Namun, di balik perkembangan tersebut, Sekaten tetap mempertahankan nilai-nilai spiritual yang  terkandung dalam ajaran Islam. Perayaan ini tidak hanya soal hiburan atau festival, tetapi juga  merupakan waktu untuk refleksi diri, meningkatkan kualitas ibadah, dan mempererat hubungan  dengan Tuhan. Meskipun banyak elemen budaya yang turut serta dalam Sekaten, esensi agama  tetap menjadi inti yang tidak boleh terlupakan. Walisongo, sebagai penyebar Islam di Jawa, tentu  berharap agar tradisi ini tetap mengingatkan masyarakat akan pentingnya kesadaran spiritual di  tengah hiruk-pikuk kehidupan modern.

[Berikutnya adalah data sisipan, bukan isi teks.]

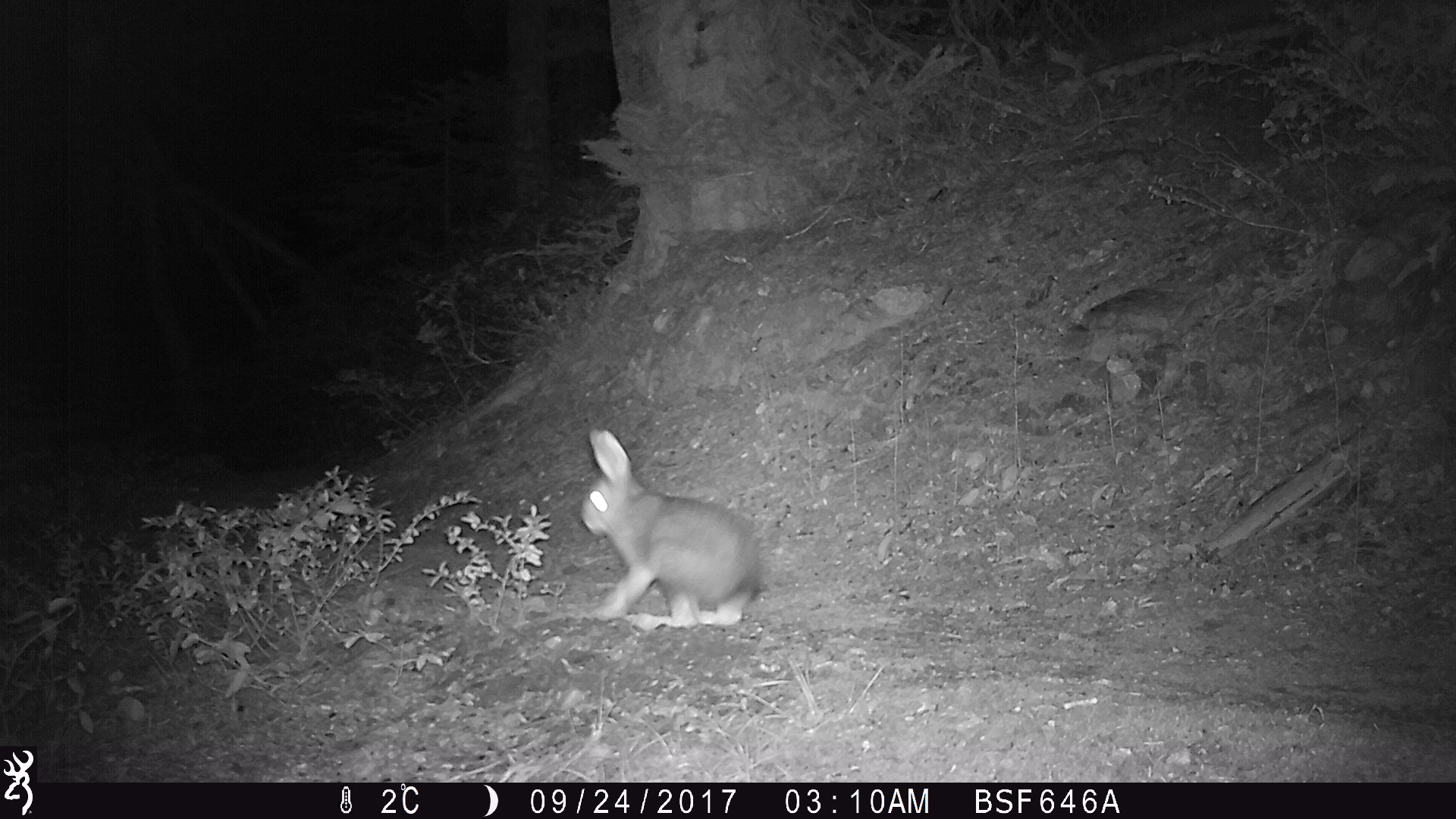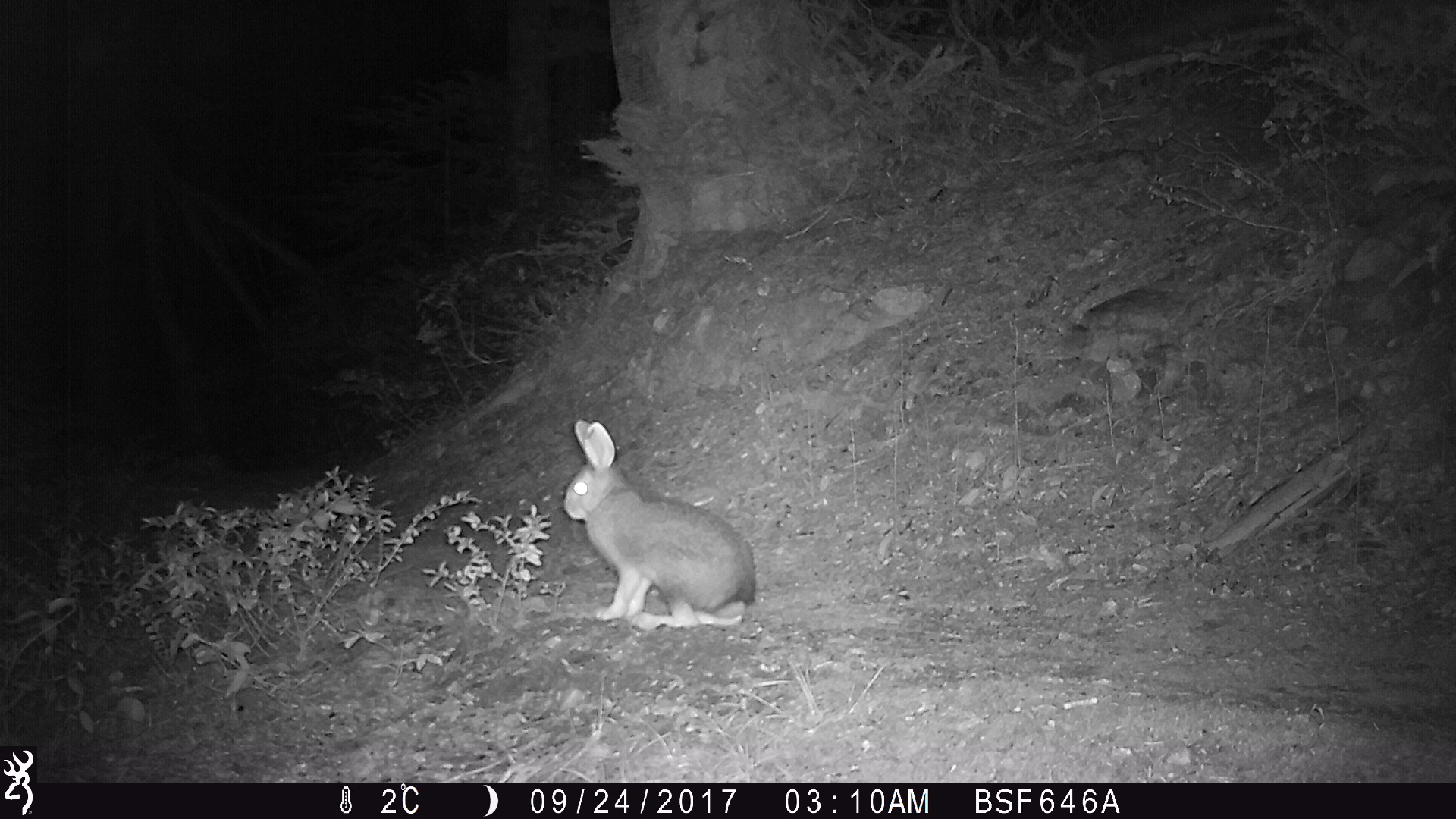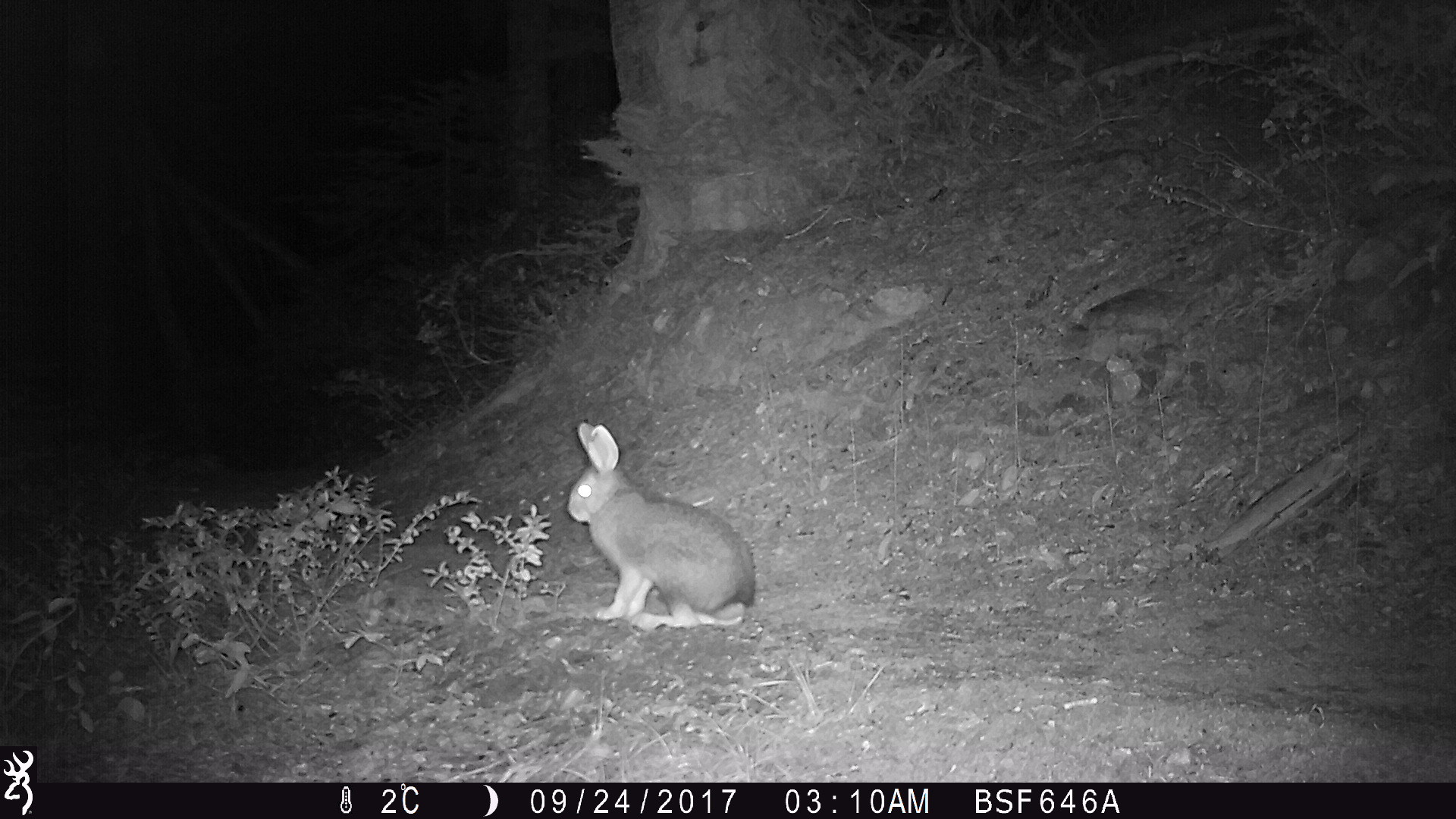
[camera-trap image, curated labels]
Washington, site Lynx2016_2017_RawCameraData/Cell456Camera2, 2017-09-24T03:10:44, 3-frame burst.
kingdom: Animalia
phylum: Chordata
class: Mammalia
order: Lagomorpha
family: Leporidae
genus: Lepus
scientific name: Lepus americanus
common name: snowshoe hare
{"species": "Lepus americanus (snowshoe hare)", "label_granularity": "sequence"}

Sekaten adalah contoh sempurna dari harmoni antara budaya lokal dan ajaran Islam. Melalui  tradisi ini, kita bisa melihat bagaimana dua unsur yang berbeda, yakni budaya Jawa yang kaya  akan tradisi Hindu-Buddha dan ajaran Islam yang dibawa oleh Walisongo, dapat berpadu dengan  indah dan saling memperkaya. Sekaten bukan hanya sebuah perayaan keagamaan, tetapi juga  simbol dari keberhasilan dakwah yang mengedepankan pendekatan inklusif, yang menghargai  dan mengadaptasi budaya lokal sebagai sarana untuk menyampaikan pesan agama.

Dalam proses akulturasi ini, kita dapat melihat bagaimana gamelan yang dulunya digunakan  dalam upacara agama Hindu-Buddha, kini digunakan untuk mengalunkan lagu-lagu pujian  kepada Allah dan Nabi Muhammad SAW. Simbol-simbol yang sebelumnya identik dengan  pemujaan dewa-dewa, seperti tumpeng, juga diberi makna baru yang sesuai dengan ajaran Islam,  menjadi lambang rasa syukur kepada Tuhan. Begitu pula dengan makanan khas yang menjadi  bagian dari perayaan, yang tidak hanya mengandung makna sosial, tetapi juga spiritual, sebagai  simbol keberkahan dan kebersamaan.

Harmoni budaya lokal dan Islam dalam Sekaten menunjukkan bahwa agama dan budaya tidak  harus saling bertentangan. Sebaliknya, keduanya dapat hidup berdampingan, saling  mempengaruhi dan memperkaya satu sama lain. Islam, dalam hal ini, tidak menghapus tradisi  budaya lokal, melainkan memberi makna baru yang lebih mendalam. Pendekatan dakwah yang  dilakukan oleh Walisongo dengan cara yang bijaksana, yakni dengan menghargai dan  mengadaptasi tradisi lokal, telah menjadikan Islam sebagai bagian tak terpisahkan dari budaya  Jawa.